Task instructions:
(1) From the brewing forum thread, list each distinct username that appears in a post heading.
(2) Write what comes next in the brewing forum thread, starting after its final heading.

Passage given:
Interesting, I will give weyermann or Burstons wheat a roll when I have the oven fired up next.
Nev


----------



## Bribie G (8/6/14)

No wonder the wheat was terrified.

TW is often used to prevent set mashes (in the same way as rice hulls) - I'd guess in the case of Spitfire it's in there to add a bit of extra head and lacing and I often add a couple of hundred grams of Aussie wheat malt to my UK ESBs and IPAs.

I once ordered some from CraftBrewer but got sent simply rolled wheat flakes, that isn't torrified.


----------



## Ducatiboy stu (8/6/14)

Bribie...thats RICE GULLS...

Bloody immigrants......

Next you will be spelling Gladwrap as "Airlock"


----------



## wynnum1 (8/6/14)

How about a popcorn maker hot air type.


----------



## Ducatiboy stu (8/6/14)

Actually...

Apart from the rabble above in previous posts..

I would give trying to make my own torrified wheat. 

Why not. I tried making my own biscuit malt. 

The whole idea of home brewing is the being able to experiment.

Back in the old days, c2010, we where doing radical things like using different yeasts and No-Chill. 

I think putting some grains in an oven at a set Temp coluld bring back the golden days of 1998.


Seriously. It is actually nice to see brewers getting back to old school methods and working out what actually works and doing things like roasting grains to see how they taste in a brew. 

Mistakes are what makes a great beer.


----------



## Online Brewing Supplies (8/6/14)

Looks like corn will blow at 180C.


----------



## mje1980 (8/6/14)

I tried to terrify wheat once. Tried everything, scary movies, fake positive aids test etc. nothing worked. Now that tony abbots pm I might try again.


----------



## pk.sax (8/6/14)

Bribie G said:


> No wonder the wheat was terrified.
> 
> TW is often used to prevent set mashes (in the same way as rice hulls) - I'd guess in the case of Spitfire it's in there to add a bit of extra head and lacing and I often add a couple of hundred grams of Aussie wheat malt to my UK ESBs and IPAs.
> 
> I once ordered some from CraftBrewer but got sent simply rolled wheat flakes, that isn't torrified.


Care to explain that set mash bit?

I have a mate with a wheat allergy so am trying to completely eliminate wheat from my brewing but the bit about avoiding set mashes is interesting. A rye beer is on the cards sometime...


----------



## Not For Horses (8/6/14)

practicalfool said:


> I have a mate with a wheat allergy so am trying to completely eliminate wheat from my brewing


Try barley. I'm tipping it's gonna be the next big thing in brewing


----------



## Bribie G (8/6/14)

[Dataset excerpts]

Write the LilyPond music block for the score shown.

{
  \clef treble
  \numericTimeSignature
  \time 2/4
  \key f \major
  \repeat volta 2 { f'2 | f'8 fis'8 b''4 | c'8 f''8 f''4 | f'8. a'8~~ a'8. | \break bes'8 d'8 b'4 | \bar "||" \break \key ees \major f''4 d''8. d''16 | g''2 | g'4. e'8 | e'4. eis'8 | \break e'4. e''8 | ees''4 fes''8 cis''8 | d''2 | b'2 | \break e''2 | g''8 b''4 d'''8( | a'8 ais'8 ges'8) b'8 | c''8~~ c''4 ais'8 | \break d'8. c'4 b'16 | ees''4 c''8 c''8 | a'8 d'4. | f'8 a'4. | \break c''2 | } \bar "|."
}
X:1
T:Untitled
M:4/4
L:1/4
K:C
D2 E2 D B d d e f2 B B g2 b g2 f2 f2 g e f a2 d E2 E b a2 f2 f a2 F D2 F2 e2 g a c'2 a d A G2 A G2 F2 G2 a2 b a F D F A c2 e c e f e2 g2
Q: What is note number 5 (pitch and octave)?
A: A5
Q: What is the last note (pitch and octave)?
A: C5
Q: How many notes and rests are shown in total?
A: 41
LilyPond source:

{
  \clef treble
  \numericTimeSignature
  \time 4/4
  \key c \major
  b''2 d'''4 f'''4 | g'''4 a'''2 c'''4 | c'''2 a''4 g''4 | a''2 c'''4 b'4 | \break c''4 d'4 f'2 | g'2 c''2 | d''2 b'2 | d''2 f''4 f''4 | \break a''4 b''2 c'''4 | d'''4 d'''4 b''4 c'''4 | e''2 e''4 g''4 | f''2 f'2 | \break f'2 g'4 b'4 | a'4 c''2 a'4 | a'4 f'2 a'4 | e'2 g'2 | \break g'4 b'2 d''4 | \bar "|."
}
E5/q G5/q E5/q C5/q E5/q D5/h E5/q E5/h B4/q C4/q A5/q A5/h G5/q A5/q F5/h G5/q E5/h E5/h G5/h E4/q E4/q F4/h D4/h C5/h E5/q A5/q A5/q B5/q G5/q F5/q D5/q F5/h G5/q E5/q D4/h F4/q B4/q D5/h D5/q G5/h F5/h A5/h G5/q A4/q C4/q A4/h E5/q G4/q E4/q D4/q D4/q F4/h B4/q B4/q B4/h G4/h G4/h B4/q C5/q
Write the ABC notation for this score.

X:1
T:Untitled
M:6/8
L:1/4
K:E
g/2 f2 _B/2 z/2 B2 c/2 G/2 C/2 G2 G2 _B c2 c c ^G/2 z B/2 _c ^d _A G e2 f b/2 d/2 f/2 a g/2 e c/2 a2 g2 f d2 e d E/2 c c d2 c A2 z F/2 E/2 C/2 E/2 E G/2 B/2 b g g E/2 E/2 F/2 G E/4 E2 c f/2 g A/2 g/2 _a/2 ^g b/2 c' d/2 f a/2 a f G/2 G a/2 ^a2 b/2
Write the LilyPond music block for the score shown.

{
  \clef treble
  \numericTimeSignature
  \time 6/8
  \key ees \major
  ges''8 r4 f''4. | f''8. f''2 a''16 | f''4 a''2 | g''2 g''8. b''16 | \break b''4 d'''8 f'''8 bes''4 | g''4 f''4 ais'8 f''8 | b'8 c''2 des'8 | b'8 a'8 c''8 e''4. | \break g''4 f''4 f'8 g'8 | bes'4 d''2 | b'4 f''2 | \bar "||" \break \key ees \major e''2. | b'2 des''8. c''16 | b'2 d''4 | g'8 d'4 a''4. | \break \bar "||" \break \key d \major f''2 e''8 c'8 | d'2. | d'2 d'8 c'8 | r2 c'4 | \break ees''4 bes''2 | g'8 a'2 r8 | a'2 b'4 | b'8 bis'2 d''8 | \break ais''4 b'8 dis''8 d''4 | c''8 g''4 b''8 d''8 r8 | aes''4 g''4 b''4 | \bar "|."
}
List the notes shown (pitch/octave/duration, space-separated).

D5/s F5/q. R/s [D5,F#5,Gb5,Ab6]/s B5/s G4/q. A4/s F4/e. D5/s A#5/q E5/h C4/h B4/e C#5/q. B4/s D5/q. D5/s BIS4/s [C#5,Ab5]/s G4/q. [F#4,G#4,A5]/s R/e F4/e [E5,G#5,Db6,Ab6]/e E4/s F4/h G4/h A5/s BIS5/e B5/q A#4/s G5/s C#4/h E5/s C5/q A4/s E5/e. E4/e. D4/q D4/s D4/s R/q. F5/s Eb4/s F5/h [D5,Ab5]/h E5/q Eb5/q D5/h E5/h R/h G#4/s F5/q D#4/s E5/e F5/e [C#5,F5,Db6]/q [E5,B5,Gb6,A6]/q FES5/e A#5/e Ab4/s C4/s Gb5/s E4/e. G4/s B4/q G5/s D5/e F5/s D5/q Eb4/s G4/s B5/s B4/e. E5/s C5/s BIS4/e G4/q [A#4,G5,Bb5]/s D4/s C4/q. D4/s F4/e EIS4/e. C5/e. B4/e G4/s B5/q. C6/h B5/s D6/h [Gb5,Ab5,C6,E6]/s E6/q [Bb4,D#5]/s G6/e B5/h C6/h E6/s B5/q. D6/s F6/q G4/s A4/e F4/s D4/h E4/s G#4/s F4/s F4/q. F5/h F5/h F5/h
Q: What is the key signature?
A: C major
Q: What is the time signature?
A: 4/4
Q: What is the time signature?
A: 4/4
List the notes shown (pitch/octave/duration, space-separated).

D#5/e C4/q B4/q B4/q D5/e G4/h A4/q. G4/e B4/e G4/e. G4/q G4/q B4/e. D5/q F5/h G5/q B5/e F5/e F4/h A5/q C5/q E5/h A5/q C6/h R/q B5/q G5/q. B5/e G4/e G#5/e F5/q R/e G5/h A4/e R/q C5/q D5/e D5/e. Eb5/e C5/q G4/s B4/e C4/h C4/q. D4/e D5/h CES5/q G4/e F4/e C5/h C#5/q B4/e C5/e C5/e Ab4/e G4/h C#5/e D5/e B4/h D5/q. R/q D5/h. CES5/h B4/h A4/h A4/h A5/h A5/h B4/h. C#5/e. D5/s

Outputs in order:
(1) Bribie G, Ducatiboy stu, wynnum1, Online Brewing Supplies, mje1980, pk.sax, Not For Horses

(2)
Ducatiboy stu said:


> Bribie...thats RICE GULLS...
> 
> Bloody immigrants......
> 
> Next you will be spelling Gladwrap as "Airlock"


Rice gulls was a typo made by Manticle a few years ago and has gone into urban legend.
I personally spell Airlock as Kittens.


practicalfool said:


> Care to explain that set mash bit?
> 
> I have a mate with a wheat allergy so am trying to completely eliminate wheat from my brewing but the bit about avoiding set mashes is interesting. A rye beer is on the cards sometime...


Stuck mash where the mash clogs the braid or whatever and stops draining, the use of rice hulls etc loosens up the mash for easier draining. Not an issue with BIAB.


----------



## Ducatiboy stu (8/6/14)

Online Brewing Supplies said:


> Looks like corn will blow at 180C.


Its OK Nev.We have 2hrs headstart. Im sure you will get get a PM before it actually happens


----------



## pk.sax (8/6/14)

Bribie G said:


> Rice gulls was a typo made by Manticle a few years ago and has gone into urban legend.
> I personally spell Airlock as Kittens.
> Stuck mash where the mash clogs the braid or whatever and stops draining, the use of rice hulls etc loosens up the mash for easier draining. Not an issue with BIAB.


I mean how does torrefied wheat do what rice gulls do?


----------



## Ducatiboy stu (8/6/14)

Bribie G said:


> Rice gulls was a typo made by Manticle


NO. IT WAS NOT.

Manticle had nothing to do with Rice Gulls.

I actually know, personally, the person who made the infamous "Rice Gull" post.


----------



## Bribie G (9/6/14)

Jonathon Livingstone Seagull?


----------



## Ducatiboy stu (9/6/14)

No.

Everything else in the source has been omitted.